Open source cannot change the status quo on its own, and of itself. This has become entirely clear now, after 10 years of hype leading to effectively the exact same situation as when we started. No, open source needs to be combined with something else, and that's usually a technology. That technology can be the Web, in the case of Mozilla, or a hardware platform, in the case of the recent netbook revolution.

Below I look at some of the biggest challenges to the current computing status quo. In each and every case, open source is playing a part. It's only now, around ten years after the open source revolution was supposed to have begun, that we're actually seeing things really begin to happen.

In the examples below, it isn't the case that people make a choice to use open source. It's more the case that open source is the only choice because only open source offers what's needed.

Online Applications

Microsoft has a problem, and it's this: Its entire business model is built around discrete computers running discrete applications. Microsoft fell into this business model more by luck than anything else, but it's served them well.

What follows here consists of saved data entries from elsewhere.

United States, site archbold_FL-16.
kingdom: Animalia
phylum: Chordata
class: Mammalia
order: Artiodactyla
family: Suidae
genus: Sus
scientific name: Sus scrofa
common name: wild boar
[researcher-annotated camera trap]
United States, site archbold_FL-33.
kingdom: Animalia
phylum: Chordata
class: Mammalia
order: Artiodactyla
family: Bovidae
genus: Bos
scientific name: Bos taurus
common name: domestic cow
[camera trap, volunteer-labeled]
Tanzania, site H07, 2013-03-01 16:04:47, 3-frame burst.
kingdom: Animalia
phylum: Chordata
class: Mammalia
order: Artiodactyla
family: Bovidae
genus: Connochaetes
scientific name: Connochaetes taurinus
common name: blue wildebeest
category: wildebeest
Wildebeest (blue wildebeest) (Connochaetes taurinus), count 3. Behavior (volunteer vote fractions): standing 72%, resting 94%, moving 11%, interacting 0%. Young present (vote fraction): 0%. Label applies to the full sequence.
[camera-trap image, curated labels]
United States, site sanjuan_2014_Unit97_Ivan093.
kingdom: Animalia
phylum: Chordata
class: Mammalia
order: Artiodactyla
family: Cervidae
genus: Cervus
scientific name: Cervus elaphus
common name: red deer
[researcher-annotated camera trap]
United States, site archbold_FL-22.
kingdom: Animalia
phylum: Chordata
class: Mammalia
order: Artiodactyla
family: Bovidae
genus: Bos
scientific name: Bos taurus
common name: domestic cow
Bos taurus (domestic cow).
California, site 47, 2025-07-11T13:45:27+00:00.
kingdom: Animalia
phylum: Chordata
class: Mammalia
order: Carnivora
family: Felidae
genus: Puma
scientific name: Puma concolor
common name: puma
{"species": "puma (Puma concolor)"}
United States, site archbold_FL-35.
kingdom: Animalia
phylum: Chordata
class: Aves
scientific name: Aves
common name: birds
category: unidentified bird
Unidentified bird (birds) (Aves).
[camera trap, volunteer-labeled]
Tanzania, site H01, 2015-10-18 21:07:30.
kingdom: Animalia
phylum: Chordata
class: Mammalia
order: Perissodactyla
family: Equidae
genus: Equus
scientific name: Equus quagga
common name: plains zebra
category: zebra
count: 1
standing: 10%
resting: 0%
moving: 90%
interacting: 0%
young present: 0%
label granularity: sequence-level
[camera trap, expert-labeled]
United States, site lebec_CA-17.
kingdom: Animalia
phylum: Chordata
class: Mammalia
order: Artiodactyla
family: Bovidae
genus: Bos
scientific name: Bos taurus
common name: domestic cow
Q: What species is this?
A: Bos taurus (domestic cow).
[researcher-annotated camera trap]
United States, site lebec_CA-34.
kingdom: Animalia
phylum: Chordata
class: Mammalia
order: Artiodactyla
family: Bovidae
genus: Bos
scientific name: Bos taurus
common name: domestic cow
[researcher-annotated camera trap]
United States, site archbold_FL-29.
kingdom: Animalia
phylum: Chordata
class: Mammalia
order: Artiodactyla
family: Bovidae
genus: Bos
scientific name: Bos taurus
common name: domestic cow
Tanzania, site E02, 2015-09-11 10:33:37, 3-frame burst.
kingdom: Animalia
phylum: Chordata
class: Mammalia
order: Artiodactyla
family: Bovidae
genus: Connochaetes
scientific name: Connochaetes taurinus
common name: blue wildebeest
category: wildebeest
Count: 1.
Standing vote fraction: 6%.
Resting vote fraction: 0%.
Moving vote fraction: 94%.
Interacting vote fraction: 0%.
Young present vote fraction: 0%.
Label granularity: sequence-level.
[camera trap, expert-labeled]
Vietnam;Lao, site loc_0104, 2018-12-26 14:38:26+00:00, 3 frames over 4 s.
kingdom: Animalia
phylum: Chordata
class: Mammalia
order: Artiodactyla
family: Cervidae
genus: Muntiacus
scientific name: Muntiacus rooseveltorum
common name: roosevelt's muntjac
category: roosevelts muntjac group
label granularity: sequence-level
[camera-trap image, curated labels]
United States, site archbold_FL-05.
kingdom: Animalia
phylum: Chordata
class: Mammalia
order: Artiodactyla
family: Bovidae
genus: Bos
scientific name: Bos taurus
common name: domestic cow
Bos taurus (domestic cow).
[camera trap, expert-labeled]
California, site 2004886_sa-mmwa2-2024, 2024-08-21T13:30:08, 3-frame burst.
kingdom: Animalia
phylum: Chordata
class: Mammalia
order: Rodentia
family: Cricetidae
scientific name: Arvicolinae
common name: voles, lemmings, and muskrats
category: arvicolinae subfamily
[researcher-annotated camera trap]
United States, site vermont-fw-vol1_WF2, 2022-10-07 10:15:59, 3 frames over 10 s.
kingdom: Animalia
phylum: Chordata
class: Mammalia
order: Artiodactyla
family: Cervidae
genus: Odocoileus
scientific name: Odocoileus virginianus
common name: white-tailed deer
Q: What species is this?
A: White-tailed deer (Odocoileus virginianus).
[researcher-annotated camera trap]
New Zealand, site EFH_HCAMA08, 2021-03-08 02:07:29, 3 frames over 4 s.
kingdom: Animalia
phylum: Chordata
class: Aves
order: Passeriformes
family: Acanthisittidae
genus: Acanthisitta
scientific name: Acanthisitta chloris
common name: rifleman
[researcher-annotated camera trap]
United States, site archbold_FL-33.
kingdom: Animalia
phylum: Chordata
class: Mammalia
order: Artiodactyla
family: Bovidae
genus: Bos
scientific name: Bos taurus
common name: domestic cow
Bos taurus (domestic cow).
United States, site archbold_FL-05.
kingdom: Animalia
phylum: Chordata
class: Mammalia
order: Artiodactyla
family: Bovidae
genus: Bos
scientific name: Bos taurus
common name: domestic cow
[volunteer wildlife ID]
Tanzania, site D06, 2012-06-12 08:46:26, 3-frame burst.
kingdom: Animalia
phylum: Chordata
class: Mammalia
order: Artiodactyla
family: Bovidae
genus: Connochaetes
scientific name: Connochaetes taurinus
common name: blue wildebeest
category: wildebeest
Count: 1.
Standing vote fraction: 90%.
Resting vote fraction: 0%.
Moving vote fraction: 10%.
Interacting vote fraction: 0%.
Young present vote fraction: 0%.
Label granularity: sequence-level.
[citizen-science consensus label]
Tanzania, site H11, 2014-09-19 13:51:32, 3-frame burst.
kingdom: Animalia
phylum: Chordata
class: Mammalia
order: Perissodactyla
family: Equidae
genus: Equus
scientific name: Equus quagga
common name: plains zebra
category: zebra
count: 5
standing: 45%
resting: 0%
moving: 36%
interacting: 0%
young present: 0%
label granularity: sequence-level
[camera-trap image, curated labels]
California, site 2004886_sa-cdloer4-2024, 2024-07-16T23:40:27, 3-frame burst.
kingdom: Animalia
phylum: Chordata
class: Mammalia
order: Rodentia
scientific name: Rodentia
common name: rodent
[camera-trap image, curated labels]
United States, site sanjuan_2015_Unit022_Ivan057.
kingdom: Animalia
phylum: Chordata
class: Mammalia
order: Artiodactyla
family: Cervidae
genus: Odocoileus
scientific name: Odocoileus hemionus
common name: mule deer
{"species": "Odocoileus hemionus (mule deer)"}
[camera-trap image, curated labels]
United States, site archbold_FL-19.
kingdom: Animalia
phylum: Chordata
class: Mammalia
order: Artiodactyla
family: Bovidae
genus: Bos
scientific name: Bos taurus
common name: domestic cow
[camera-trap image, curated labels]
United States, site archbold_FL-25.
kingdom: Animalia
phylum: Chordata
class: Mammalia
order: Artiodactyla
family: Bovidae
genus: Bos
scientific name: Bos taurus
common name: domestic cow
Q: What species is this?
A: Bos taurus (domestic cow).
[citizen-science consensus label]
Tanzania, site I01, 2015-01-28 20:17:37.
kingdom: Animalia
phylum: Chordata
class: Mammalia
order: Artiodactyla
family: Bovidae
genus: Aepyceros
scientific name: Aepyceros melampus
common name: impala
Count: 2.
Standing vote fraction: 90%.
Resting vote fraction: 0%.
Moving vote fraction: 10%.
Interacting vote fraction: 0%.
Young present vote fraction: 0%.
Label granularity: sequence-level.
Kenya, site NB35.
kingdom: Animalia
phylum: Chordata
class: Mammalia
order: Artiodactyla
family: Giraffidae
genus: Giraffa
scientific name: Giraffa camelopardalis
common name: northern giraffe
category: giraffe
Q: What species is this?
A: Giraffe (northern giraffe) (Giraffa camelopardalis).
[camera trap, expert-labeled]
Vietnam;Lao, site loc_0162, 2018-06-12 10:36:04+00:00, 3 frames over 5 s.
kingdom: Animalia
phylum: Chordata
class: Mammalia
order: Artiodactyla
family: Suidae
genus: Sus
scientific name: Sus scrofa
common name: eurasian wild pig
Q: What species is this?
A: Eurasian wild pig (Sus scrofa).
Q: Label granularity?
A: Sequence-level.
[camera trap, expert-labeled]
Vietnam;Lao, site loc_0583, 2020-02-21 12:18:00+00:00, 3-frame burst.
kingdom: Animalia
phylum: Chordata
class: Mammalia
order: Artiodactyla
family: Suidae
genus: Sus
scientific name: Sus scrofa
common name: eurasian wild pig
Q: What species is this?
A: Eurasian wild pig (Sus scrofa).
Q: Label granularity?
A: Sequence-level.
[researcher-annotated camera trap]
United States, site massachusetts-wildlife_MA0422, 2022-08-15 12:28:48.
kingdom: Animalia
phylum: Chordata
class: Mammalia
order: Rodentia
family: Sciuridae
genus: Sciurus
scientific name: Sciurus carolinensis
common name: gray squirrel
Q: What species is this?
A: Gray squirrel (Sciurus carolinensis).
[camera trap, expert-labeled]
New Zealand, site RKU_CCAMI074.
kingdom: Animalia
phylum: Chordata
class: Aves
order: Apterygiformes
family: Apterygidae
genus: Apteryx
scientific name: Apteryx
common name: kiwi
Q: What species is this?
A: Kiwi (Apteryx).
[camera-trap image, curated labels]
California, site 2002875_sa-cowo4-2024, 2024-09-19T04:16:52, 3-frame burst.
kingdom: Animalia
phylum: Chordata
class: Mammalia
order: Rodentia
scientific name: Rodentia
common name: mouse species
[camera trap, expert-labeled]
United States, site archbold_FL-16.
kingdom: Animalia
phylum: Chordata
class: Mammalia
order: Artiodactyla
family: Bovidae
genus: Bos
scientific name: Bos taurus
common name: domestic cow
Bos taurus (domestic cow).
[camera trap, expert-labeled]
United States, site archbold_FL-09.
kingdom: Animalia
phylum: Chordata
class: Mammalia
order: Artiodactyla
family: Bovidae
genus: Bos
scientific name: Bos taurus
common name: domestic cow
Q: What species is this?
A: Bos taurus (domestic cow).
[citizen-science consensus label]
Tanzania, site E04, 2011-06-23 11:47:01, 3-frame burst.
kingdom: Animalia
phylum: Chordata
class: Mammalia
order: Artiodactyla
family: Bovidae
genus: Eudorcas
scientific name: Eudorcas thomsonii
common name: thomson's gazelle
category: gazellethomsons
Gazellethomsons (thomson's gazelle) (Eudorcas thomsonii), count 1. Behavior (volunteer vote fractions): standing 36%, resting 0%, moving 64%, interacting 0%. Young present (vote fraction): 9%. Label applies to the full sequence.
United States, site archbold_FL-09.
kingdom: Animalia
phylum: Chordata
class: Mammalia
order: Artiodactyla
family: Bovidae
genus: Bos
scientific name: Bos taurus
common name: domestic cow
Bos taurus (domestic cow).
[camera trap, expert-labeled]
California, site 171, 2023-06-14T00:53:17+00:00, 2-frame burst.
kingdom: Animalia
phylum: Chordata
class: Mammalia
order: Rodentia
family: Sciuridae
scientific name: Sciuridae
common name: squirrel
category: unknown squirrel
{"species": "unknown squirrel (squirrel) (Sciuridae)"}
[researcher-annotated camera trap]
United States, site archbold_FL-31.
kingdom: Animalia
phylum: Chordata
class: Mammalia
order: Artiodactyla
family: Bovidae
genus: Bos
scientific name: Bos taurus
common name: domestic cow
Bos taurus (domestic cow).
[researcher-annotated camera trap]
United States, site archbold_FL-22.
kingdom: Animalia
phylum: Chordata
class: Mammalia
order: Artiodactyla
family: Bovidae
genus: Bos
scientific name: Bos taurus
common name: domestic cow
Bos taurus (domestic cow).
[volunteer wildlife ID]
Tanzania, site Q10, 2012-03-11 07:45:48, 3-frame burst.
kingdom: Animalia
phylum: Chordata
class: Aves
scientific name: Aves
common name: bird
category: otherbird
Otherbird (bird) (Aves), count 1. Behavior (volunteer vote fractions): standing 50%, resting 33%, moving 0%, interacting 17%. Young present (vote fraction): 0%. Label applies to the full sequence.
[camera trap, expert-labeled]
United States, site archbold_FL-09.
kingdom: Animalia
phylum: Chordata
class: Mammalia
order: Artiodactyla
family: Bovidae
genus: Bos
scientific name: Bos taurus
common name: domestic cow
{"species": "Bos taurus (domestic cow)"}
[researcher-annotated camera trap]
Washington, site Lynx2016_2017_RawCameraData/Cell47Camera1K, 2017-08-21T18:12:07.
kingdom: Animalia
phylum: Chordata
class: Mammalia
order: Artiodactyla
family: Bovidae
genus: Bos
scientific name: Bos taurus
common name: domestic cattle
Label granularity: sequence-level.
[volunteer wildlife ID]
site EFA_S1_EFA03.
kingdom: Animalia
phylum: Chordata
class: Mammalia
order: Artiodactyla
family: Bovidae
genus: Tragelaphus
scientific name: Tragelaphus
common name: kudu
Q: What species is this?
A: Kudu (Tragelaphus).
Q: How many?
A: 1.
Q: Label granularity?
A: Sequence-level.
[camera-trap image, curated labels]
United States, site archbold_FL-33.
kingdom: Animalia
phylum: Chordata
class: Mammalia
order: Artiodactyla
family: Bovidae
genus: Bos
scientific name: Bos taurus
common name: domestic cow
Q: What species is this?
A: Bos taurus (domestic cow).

What if there's a move away from this model towards freely-accessible online applications? How can a company whose revenue comes almost entirely from licensing fees live in a world where there are no licensing fees to collect? How can a company feasibly charge $50-$250 for an operating system in a world where an operating system's primary task is an extremely simple one: to let users get online so they can access their data?

The key thing about online applications is that they are platform agnostic. Google Docs works just as well on a Windows PC as it does on a Mac or a Linux box. And I'll bet that a number of people have it working on their Amiga computers too. I access Google Docs on my Nokia N800 handheld--a hardware platform that Microsoft would never touch because it runs Linux, but which is otherwise unserved by office applications.